TEXTE À LIRE:
/---

Le lien entre l’apparition de plusieurs cancers et certains facteurs environnementaux est clairement établi : selon une étude du BEH parue en 2018, plus de 4 nouveaux cas de cancers sur 10 chez les adultes seraient attribuables à des facteurs de risque liés au mode de vie ou à l’environnement. à la nuance près qu’il faut bien distinguer le mode de vie de l’environnement au sens strict !

L’incertitude sur le risque environnemental donne de fausses perceptions du danger. Les craintes sont exacerbées alors que l’on chiffre la fraction attribuable à la pollution atmosphérique à “seulement 0,4 % des cancers tous types confondus, soit plus de 20 fois moins que pour le tabac (19,8 %) !

L’étude du BEH confirme d’ailleurs que les deux causes principales de cancer sont le tabagisme (20 %) et l’alcool (8 %), aussi bien chez les hommes que chez les femmes. La troisième cause est l’alimentation, déséquilibrée chez les hommes (5,7 %), et le surpoids et l’obésité en population féminine (6,8 %).

Effet cocktail

Pour autant, différents facteurs sont réellement classés cancérogènes certains, comme la pollution de l’air et ses particules fines, sans oublier l’effet cocktail. « La pollution de l’air représente moins de 1 % des cancers, 4 % des cancers du poumon », explique le Pr Béatrice Fervers (Lyon). Mais si l’exposition à la pollution de l’air est faible, elle a pour caractéristique de concerner un nombre important de personnes et de se poursuivre sur une très longue durée.

L’air intérieur est également source de pollution, avec par exemple le formaldéhyde dont l’émission par certains mobiliers, même soumise à des normes encadrées, peut finir par s’accumuler dans le milieu domestique. Il faut également être prudent avec les produits de combustion tels que le chauffage au bois sans bonne ventilation ou l’encens, dont on ne connaît pas bien l’effet vu la diversité des produits utilisés.

Une exposition mal connue en population est celle au radon responsable de 1,2 % des cancers, essentiellement de localisation pulmonaire. Présent en Auvergne, Bretagne et Corse, le radon est lié à la radioactivité naturelle des sols graniteux qui peut s’enrichir dans les habitations. Un système d’isolation spécifique et la ventilation intérieure sont des moyens de protection pour ces populations exposées au radon.

\---

EXTRAITS DE DONNÉES:
/---

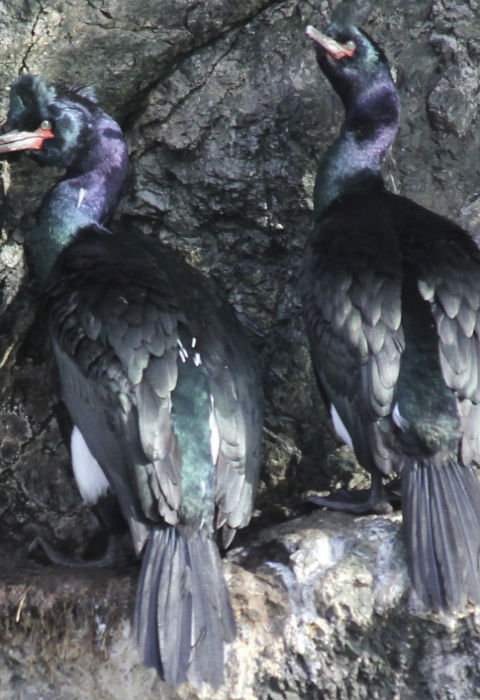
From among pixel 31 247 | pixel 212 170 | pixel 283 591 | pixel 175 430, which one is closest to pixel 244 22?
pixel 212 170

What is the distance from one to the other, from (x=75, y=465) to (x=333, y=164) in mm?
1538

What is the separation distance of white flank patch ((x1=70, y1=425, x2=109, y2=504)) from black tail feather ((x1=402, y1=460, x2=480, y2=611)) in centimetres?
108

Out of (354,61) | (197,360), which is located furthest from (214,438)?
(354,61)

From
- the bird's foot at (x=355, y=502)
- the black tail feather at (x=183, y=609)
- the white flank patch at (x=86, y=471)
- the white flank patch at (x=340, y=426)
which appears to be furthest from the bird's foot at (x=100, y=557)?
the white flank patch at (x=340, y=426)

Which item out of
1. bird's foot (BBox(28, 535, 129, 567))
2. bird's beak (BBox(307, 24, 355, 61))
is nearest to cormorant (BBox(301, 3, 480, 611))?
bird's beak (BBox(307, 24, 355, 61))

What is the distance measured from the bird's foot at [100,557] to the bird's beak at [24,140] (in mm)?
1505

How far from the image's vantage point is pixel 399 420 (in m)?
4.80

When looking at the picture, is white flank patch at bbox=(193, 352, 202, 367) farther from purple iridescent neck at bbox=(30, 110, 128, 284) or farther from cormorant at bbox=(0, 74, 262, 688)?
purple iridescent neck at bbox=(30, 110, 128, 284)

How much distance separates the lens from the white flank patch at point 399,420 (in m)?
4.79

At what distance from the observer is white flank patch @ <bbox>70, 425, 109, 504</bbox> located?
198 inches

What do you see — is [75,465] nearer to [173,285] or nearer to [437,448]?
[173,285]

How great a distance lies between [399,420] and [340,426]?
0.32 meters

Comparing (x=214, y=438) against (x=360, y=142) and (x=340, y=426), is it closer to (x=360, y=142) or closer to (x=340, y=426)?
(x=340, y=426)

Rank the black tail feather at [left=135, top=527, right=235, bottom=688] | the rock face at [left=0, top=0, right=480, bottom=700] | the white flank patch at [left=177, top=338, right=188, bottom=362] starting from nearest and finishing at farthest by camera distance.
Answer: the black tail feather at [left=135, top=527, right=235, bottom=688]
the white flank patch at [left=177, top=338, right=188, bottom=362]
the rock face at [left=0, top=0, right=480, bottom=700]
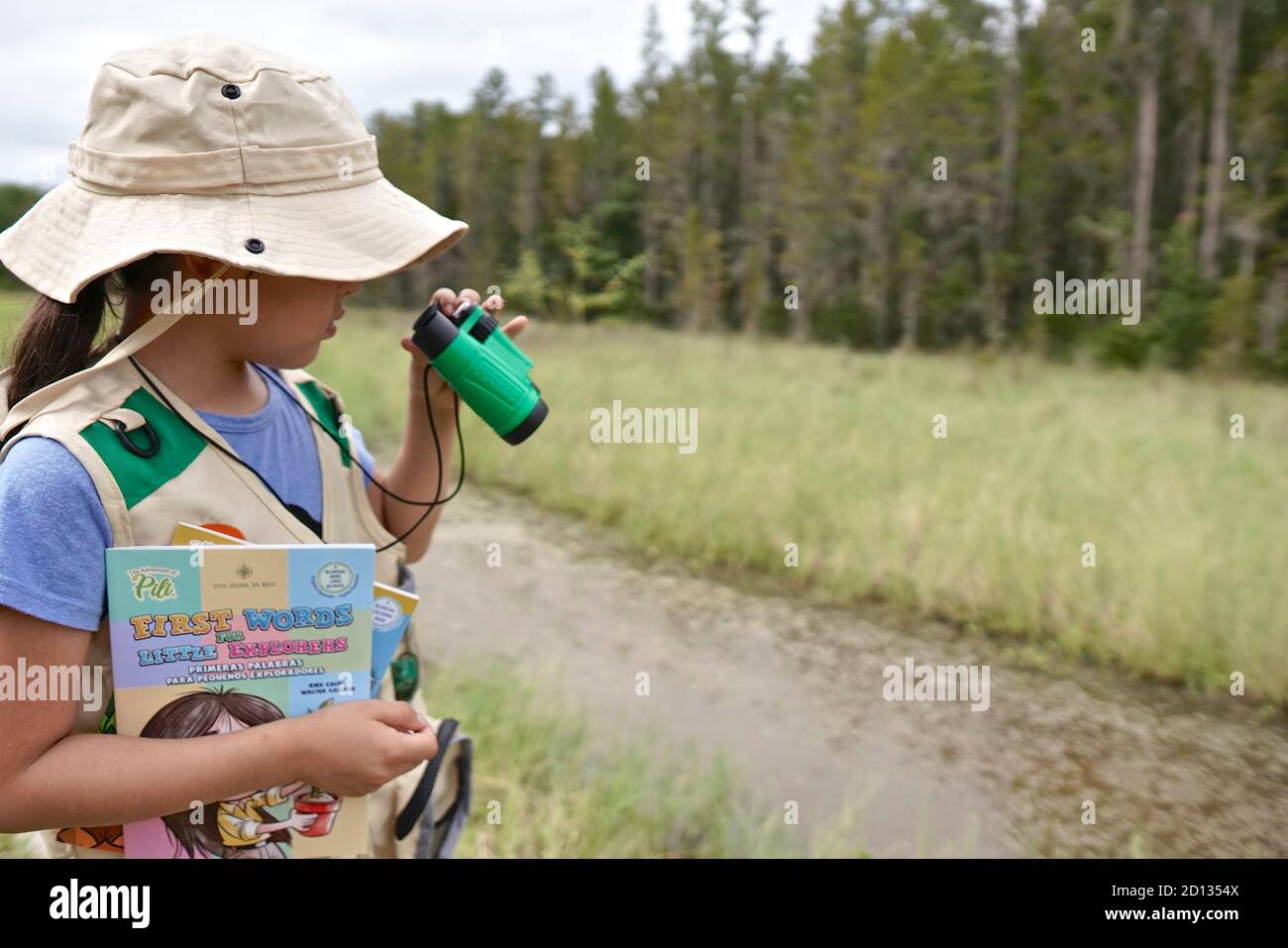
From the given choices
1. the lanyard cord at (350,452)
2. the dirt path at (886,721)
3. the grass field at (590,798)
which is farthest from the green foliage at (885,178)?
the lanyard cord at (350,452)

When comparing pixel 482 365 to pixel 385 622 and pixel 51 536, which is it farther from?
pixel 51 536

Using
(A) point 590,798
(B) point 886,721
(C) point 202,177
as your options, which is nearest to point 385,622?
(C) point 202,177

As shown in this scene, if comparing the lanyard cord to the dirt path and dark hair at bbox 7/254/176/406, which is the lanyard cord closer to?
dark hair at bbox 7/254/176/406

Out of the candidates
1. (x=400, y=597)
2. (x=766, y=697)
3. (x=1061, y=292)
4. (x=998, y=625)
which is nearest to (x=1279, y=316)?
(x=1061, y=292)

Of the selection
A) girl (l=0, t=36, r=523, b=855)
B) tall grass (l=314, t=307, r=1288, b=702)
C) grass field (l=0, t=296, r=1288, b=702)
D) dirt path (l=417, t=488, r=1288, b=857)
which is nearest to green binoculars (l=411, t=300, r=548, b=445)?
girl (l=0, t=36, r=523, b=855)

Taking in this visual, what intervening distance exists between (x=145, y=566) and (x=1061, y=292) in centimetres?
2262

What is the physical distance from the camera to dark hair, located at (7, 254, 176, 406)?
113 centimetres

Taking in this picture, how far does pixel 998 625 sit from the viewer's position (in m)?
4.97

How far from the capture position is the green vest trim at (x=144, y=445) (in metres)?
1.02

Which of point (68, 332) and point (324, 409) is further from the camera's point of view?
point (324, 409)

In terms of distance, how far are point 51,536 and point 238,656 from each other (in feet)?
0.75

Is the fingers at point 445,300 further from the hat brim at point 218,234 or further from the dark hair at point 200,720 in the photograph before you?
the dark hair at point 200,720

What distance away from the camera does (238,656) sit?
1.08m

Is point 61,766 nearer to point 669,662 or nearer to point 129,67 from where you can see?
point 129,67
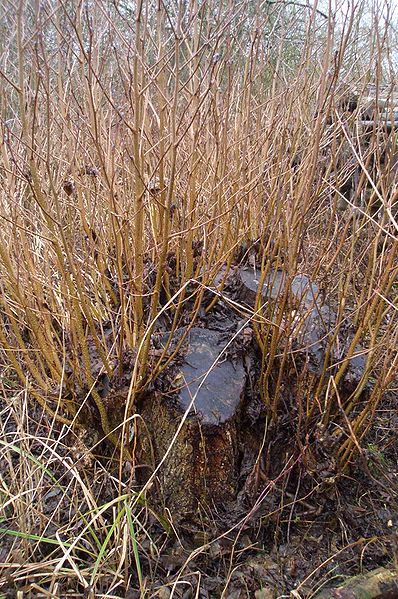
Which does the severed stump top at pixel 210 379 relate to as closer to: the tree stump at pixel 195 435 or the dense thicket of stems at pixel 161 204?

\---

CONSIGNE 1: Indiquez si chacune des affirmations suivantes concorde avec le texte sur les cancers et l'environnement, en répondant par oui ou par non et en citant mot pour mot le passage qui tranche. (a) Le tabagisme et l'alcool sont les deux causes principales de cancer, chez les hommes comme chez les femmes. (b) Le radon est présent en Alsace. (c) Chez les femmes, la troisième cause de cancer est une alimentation déséquilibrée.
CONSIGNE 2: Poursuivez le texte sur les cancers et l'environnement à partir de sa dernière phrase.

RÉPONSE 1:
(a) Oui : « les deux causes principales de cancer sont le tabagisme (20 %) et l’alcool (8 %), aussi bien chez les hommes que chez les femmes ».
(b) Non : « Présent en Auvergne, Bretagne et Corse ».
(c) Non : « La troisième cause est l’alimentation, déséquilibrée chez les hommes (5,7 %), et le surpoids et l’obésité en population féminine (6,8 %) ».

RÉPONSE 2:
Hiérarchiser les risques

De même que les risques sont parfois mal évalués, la perception des populations concernées peut aussi être faussée. Par exemple, les pesticides ou insecticides utilisés en agriculture sont aussi présents au domicile, où les particuliers les appliquent souvent sans la protection qui est recommandée aux professionnels. « Nous avons fait une étude sur l’utilisation des pesticides dans une région viticole : 70 % des utilisateurs étaient des professionnels bien protégés et 35 % des particuliers très peu encadrés qui indiquaient utiliser régulièrement du glyphosate », indique la spécialiste. Il y a donc des expositions environnementales dont on n’est pas conscient mais qui viennent se surajouter à l’exposition globale.

Dans ce contexte, les médecins généralistes ont un rôle déterminant pour bien hiérarchiser les risques sur la base de données scientifiques fiables et encourager la prévention sur les facteurs de risque modifiables. « Il faut donner aux patients les clés pour faire les bons choix », souligne le Pr Fervers. à ce titre, le portail Cancer Environnement de l’Inca propose des informations de référence sur les risques de cancer en lien avec les expositions environnementales, professionnelles et les comportements individuels.